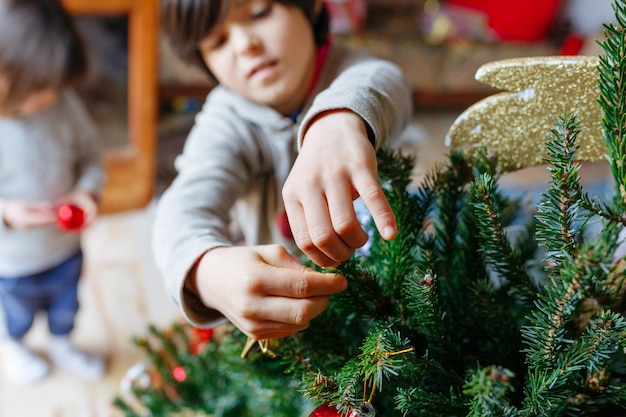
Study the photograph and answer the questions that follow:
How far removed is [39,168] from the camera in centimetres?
97

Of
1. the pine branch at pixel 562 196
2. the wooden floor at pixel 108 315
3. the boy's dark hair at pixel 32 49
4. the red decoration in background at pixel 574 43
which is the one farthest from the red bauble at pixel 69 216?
the red decoration in background at pixel 574 43

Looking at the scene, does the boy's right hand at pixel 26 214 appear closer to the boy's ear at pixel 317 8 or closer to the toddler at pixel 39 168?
the toddler at pixel 39 168

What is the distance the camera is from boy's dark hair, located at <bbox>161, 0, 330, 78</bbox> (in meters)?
0.51

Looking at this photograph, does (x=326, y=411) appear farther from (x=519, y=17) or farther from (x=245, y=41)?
(x=519, y=17)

> 課題要件
上記のすべてのレコードの各行を、「番号」と「テキスト」の2列から成るMarkdownの表に変換してください。空行は除外し、画像は解答に含めないでください。

> 本問の解答
| 番号 | テキスト |
|---|---|
| 1 | Study the photograph and answer the questions that follow: |
| 2 | How far removed is [39,168] from the camera in centimetres? |
| 3 | 97 |
| 4 | Of |
| 5 | 1. the pine branch at pixel 562 196 |
| 6 | 2. the wooden floor at pixel 108 315 |
| 7 | 3. the boy's dark hair at pixel 32 49 |
| 8 | 4. the red decoration in background at pixel 574 43 |
| 9 | which is the one farthest from the red bauble at pixel 69 216? |
| 10 | the red decoration in background at pixel 574 43 |
| 11 | Looking at the scene, does the boy's right hand at pixel 26 214 appear closer to the boy's ear at pixel 317 8 or closer to the toddler at pixel 39 168? |
| 12 | the toddler at pixel 39 168 |
| 13 | What is the distance the camera is from boy's dark hair, located at <bbox>161, 0, 330, 78</bbox> (in meters)? |
| 14 | 0.51 |
| 15 | Looking at this photograph, does (x=326, y=411) appear farther from (x=519, y=17) or farther from (x=245, y=41)? |
| 16 | (x=519, y=17) |